What is required
Your reply should consist of the listing, copied exactly.

Data section
►

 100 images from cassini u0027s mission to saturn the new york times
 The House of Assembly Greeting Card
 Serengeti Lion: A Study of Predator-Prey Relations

◄

Task answer
 100 images from cassini u0027s mission to saturn the new york times
 The House of Assembly Greeting Card
 Serengeti Lion: A Study of Predator-Prey Relations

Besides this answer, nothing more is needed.